Part One
Elements of Social Death
Chapter 1
Crossing the Abyss
The Study of Social Death
May 2007. The woman comes through the security door into the visiting room. She glances around the room and looks a bit startled when the corrections officer motions her to a stool opposite me. She is surprised to see me at first. I am accustomed to this reaction. Even though she had written me personally and asked me to come to interview her (she must have gotten my name through a jail grapevine), we had never met before and she did not know we were coming today. Rosie, one of my students from New York City, sits at my side.
The jail has started restricting our access, so now, instead of a prearranged private room, we must conduct our interviews in the public visiting room. The staff at the NAACP interprets this as the jail administration trying to obstruct our research and our attempts to monitor jail conditions. The practical consequence is that we are now allowed no pens, no papers, no recording devices, no privacy, and our interviews are conducted in the presence of correctional officers. Especially significant, however, is that our visits are now docked from each person’s allotment of two hours of visiting time per week. Docking their time forces the people incarcerated at the jail to balance their desire to report abuse to a civil rights organization (us) against their need to see family and friends.
We go through a few preliminaries, buffeted by the chaotic sounds all around us—lovers chatting, holding hands over the dividers, babies bouncing, guards roaming around, half bored, alternating between staring indifferently beyond all of us and glaring from time to time. I introduce myself to her formally and I explain that we are from the NAACP. I tell her she does not have to answer any of our questions. Would she still like to talk with us? I ask. She nods. Then she gives us her narrative. She is self-possessed and emotionally self-contained though her rage at the jail is clear and her grief hovers at the margins. (In order to protect people’s privacy, I have changed names and identifying details throughout.)

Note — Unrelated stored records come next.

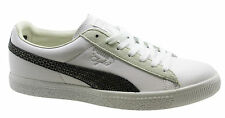 Puma Clyde X Undefeated Snakeskin Mens Trainers White Leather Lace 353917 03 U8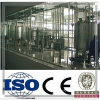 Pasteurized Milk Plant Pasteurizing Milk Processing Plant Production Line Turn-Key Project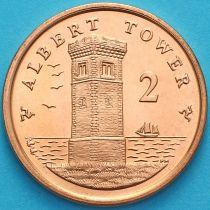 Остров Мэн 2 пенса 2009 год. Башня Альберта. АА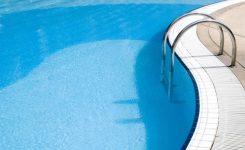 Contaminación fecal en una piscina de Benidorm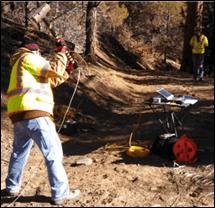 Seismic Reflection Data Acquisition, Olson Engineering
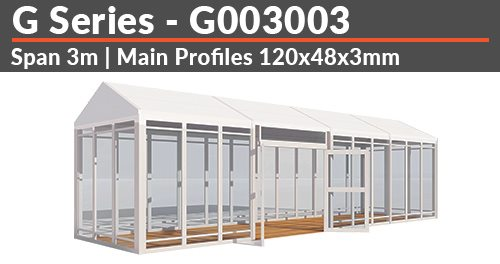 G3-120x48-small-event-tent-with-glass-wall-2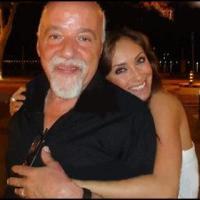 Anahí desmiente que escritor Paulo Coelho sea su pretendiente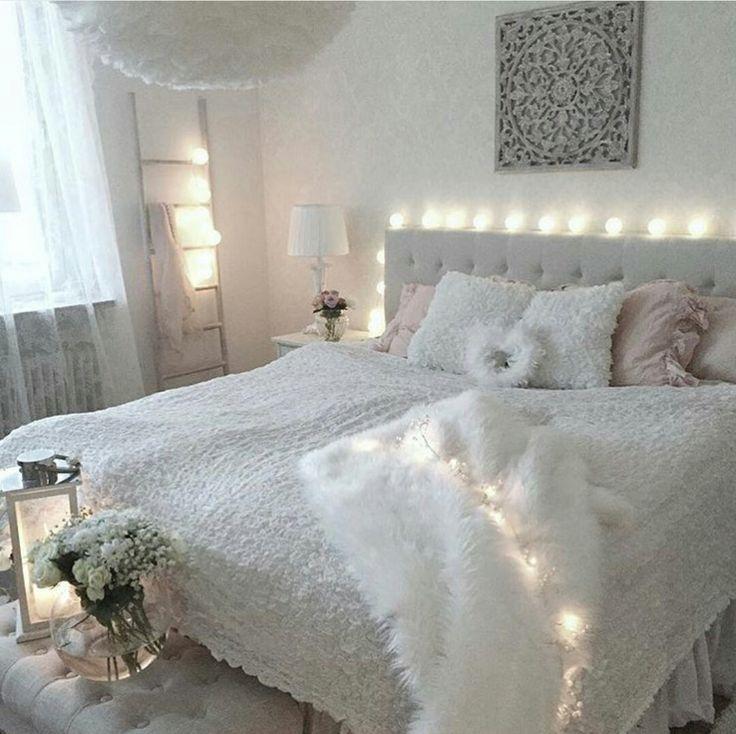 Best 25+ Pink Grey Bedrooms Ideas On Pinterest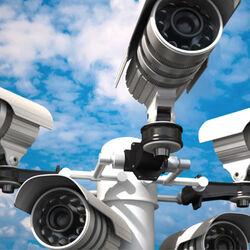 CCTV from Bin Suhail International Abu Dhabi, UNITED ARAB EMIRATES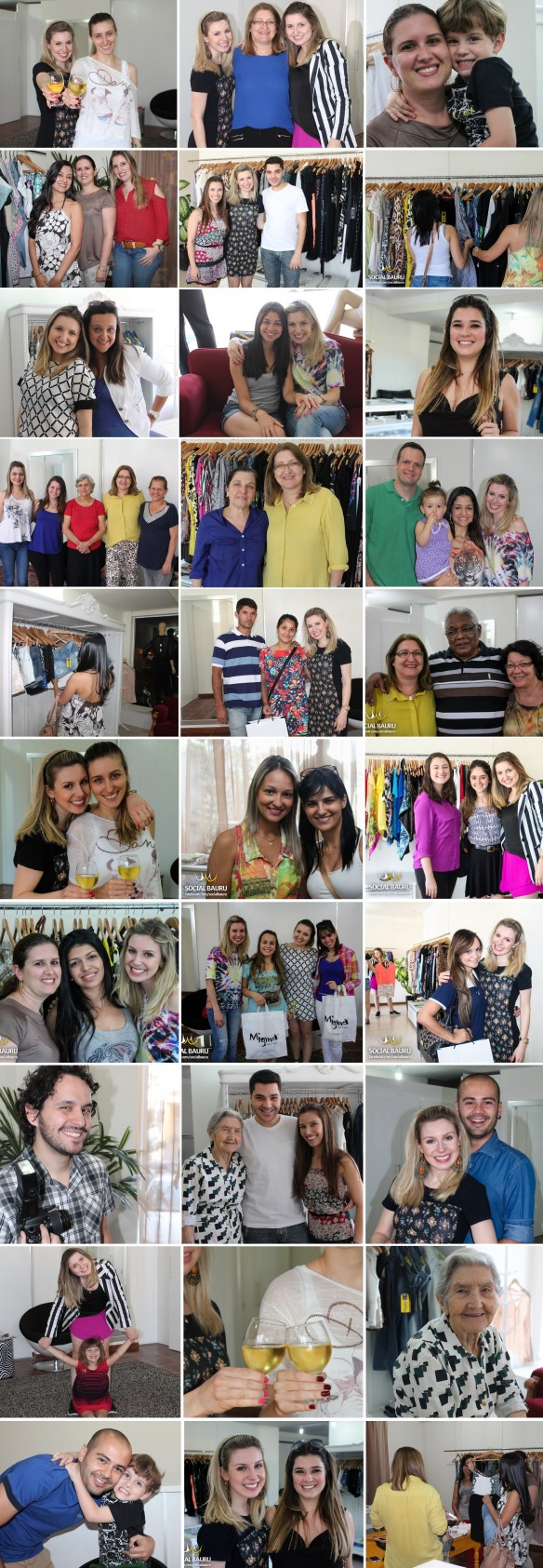 coquetel Migma blog Mirella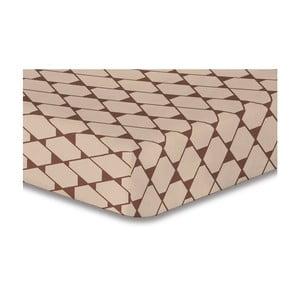 Béžové elastické prostěradlo se vzorem DecoKing Rhombuses,200x220cm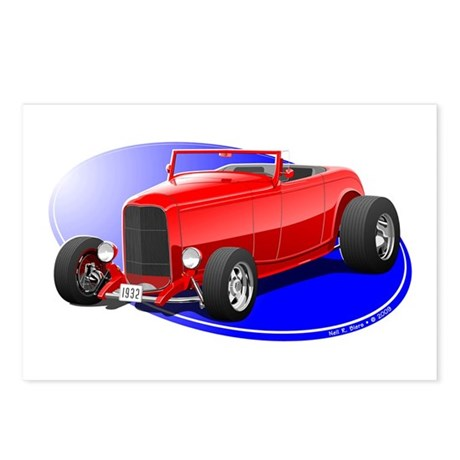 Classic Hot Rod Postcards (Package of 8)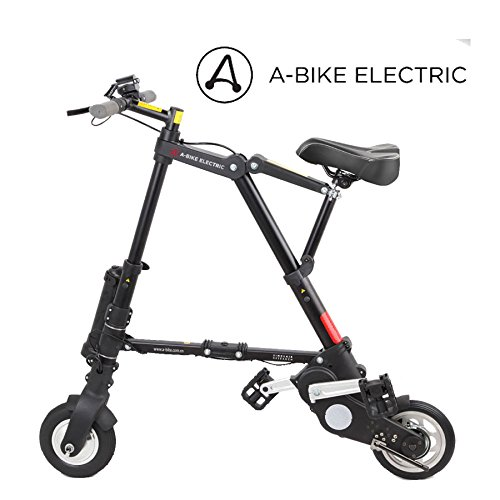 エーバイク エレクトリック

“I entered the jail on October 27th and I thought I might be pregnant. I have three children, and so I know what it is to be pregnant. I was a little happy.” This time when she entered, “I felt some pain on my side. On my right side.” She was allowed to see a nurse, but the nurse dismissed her fears. She awoke one night with tremendous pain in her side and started banging on her cell door. It took fifteen minutes for the guard to come and another fifteen minutes for the nurse to come, who had her transferred to the medical unit. Her experience there was not much better. She started bleeding from the vagina, but the nurses incorrectly told the doctor it was from her anus and generally treated her complaint lightly. She awoke the following night and her panties were caked in blood. When she showed the doctor, he told her this was serious and sent her to an outside hospital. It was a tubal pregnancy and she had to have her right fallopian tube removed.
As I listen, I try to stay composed. I try not to react strongly to anything she says or reveal shock or disbelief. And I am not in disbelief. She is the third woman I have met in as many months who has miscarried at the jail. She is not the first who has suspected a tubal pregnancy but could not receive medical attention. Through speaking with incarcerated women and with my students in the project who are themselves mothers, I have learned that an undiagnosed tubal or ectopic pregnancy is potentially fatal for the mother. If it is not diagnosed, the tubal pregnancy can rupture the fallopian tube, leading to internal hemorrhage and possible sterility.
As always, I ask if we can come back for a follow-up visit, just to check on her and to make sure the jail has not engaged in recriminatory treatment against her for speaking with us. I also ask permission because we do not want to compete with other people’s visits. “You don’t have to worry about that,” she replies, a bit dryly. “Ain’t nobody coming to visit me.”
I change key. “How are you? How have you been emotionally?” I ask. She has been through a lot of trauma recently. Her bearing cracks a bit. “I’m all right. I’m facing a lot of time, you know? And I already have two kids in foster care and so this one would have faced the same thing. So maybe it is for the best.”
“Is there discrimination involved? Or do they treat all prisoners this way, do you think?”
“I wouldn’t say there’s discrimination,” she responds. “They’re just assholes.”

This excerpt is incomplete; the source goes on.